Così la società vittoriana, trasfigurata e parodiata nel poemetto Goblin Market, assume i tratti
grotteschi ed iperbolici di un mercato di folletti, e gli uomini, chiusi nel conformismo di dogmi
patriarcali, costruito da una società maschile, divengono creature ridicole e mostruose nella loro
aggressività e grettezza, continuamente saltellanti come il metro utilizzato; o ancora ricorrono
immagini vivide e colorite di chiaro sapore favolistico esiodeo, quando la tendenza
all’antropizzazione si sofferma sul mondo animale, il cui comportamento tipico diventa
rappresentativo di vizi e virtù umane.
Fanno la comparsa sulla scena gli esseri inferiori, i deboli, i disprezzati, dalle colombe amanti in
volo spensierate, agli anfibi, per i quali Christina ha sempre mostrato una particolare attenzione.

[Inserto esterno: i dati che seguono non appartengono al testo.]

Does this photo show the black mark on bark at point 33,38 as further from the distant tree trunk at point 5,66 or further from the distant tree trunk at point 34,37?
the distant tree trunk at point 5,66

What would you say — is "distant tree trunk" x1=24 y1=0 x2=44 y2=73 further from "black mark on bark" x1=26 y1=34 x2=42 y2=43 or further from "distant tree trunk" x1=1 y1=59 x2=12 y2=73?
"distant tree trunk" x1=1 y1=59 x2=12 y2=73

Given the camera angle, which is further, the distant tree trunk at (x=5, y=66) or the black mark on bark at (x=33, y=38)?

Ma
non possono mancare i forti, i cattivi: così i giochi amorosi e i sogni dei colombi vengono
bruscamente spezzati dall’aquila predatrice, e il coccodrillo continua a cibarsi ed ingozzarsi dei
suoi simili, senza sosta, “affamato come la morte”.

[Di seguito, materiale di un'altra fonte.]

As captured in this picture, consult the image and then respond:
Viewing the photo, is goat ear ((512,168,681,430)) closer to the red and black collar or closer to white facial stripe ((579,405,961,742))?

Una poesia ricca di contenuti e di valenze interpretative difficili,dunque, che si presta a svariati
livelli di lettura, capace di acquerelli delicati di sapore romantico e di bozzetti sgradevoli e
riprovevoli per la morale comune, per di più, cosa stranissima ed inaudita, opera di una donna!
Se Ruskin infatti definisce l’opera della poetessa come eccentrica, priva di gusto e palesemente
offensiva, denunciandone la totale assenza di “Form”e quindi non degna di esser pubblicata,
Virginia Woolf apprezza la grandezza, tanto della poesia quanto della donna, una donna che
descrive come“all’apparenza composta, d’aspetto tranquillo, ma di una vivacità interiore che
nasconde una personalità bizzarra e stravagante. In breve una vera artista”.

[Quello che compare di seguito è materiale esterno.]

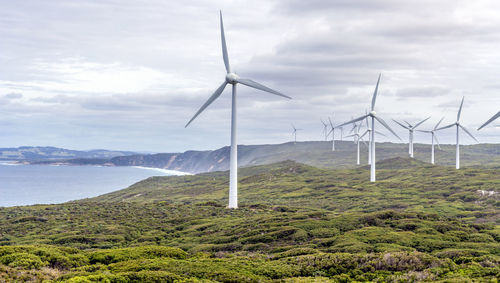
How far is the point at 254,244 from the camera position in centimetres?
4616

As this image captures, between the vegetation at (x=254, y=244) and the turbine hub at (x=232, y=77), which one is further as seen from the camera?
the turbine hub at (x=232, y=77)

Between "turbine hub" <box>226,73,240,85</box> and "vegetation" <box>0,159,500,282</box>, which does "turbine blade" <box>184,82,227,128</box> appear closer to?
"turbine hub" <box>226,73,240,85</box>

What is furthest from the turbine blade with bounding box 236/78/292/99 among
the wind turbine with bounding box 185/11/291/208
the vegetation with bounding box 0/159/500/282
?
the vegetation with bounding box 0/159/500/282

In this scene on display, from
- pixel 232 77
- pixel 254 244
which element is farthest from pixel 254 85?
pixel 254 244

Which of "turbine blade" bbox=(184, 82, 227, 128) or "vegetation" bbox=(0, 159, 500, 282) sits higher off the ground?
"turbine blade" bbox=(184, 82, 227, 128)

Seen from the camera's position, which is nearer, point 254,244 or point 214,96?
point 254,244

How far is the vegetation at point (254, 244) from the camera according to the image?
28578 millimetres

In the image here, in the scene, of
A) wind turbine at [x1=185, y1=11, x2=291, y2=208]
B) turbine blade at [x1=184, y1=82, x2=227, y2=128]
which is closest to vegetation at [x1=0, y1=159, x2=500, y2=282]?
wind turbine at [x1=185, y1=11, x2=291, y2=208]

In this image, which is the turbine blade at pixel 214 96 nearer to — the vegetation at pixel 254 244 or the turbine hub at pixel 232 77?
the turbine hub at pixel 232 77

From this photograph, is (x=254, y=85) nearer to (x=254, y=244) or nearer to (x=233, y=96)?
(x=233, y=96)

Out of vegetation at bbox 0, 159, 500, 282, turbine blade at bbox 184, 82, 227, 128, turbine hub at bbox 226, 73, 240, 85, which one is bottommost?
vegetation at bbox 0, 159, 500, 282

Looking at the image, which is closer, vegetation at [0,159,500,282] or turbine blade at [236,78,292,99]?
vegetation at [0,159,500,282]

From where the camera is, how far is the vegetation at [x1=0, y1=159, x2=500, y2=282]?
2858 cm

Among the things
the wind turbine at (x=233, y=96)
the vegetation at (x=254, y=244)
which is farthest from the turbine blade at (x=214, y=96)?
the vegetation at (x=254, y=244)
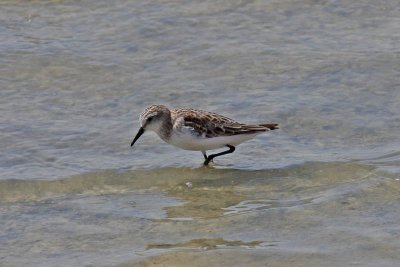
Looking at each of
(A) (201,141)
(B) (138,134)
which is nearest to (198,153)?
(A) (201,141)

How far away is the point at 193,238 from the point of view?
24.4 ft

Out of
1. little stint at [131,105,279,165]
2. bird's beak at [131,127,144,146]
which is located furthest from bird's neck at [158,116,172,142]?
bird's beak at [131,127,144,146]

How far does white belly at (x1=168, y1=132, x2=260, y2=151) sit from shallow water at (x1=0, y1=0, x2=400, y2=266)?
23 centimetres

La più piccola di casa Rossetti, “l’angelico piccolo demonio di casa”, come amava definirla con
affetto il padre, dall’angolo silenzioso dove la società maschile relega il femminile così come tutto
ciò che è altro da sé e dunque secondario, inferiore, sgradito, mostra la propria insofferenza nei
confronti della realtà storica contemporanea, rifiutandone le regole e cercando di smascherarle, per
quanto possibile, protetta dai suoi versi: la poesia diventa così scelta obbligata per contravvenire
all’antinomia dei binarismi e per affermare il proprio io, essere se stessa.
Una femminista ante litteram, che nella critica ai ruoli sessuali patriarcali culturalmente imposti,
nella denuncia di ogni forma di violenza, nell’attenzione per gli esclusi ed i deboli sembra
anticipare le teorie decostruzioniste e post-decostruzioniste delle femministe del secolo scorso; una
provocatrice silenziosa, che s’interroga contemporaneamente sui dogmi religiosi della teologia,
definita da Ruskin in accordo alla mentalità comune come “dangereous science for women”, e sui
limiti di una società scricchiolante sotto il peso angosciante delle teorie evoluzionistiche di Darwin.
Christina sceglie di essere, ma non dopo aver abbracciato una vera e propria etica della rinuncia.
E la poetessa rinuncia ai sogni, all’amore, rinuncia a svelarsi ed a svelare la propria interiorità, a
perdere la propria autonomia.
Una scelta difficile ma coraggiosa di autoaffermazione, dunque, che in Winter my secret viene
celebrata nella figura della donna che non rivela all’uomo insistente, alcun segreto, facendosi
addirittura beffe di lui e della sua vuota ostinazione.
In an Artist studio, il fratello Dante Gabriel “uccideva” a poco a poco, con ogni pennellata sulla
tela, la modella amata Elisabeth per trasformarne il volto in quello di un fantasma, “nutrendosi ogni
giorno del suo sembiante, non per come è, ma per come riempie i suoi sogni”.
E se Lizzie non vedeva che altre alternative che la morte, Christina sceglie di sfidare con la propria
arte, sensibile ed originale, l’ordine precostituito della società vittoriana.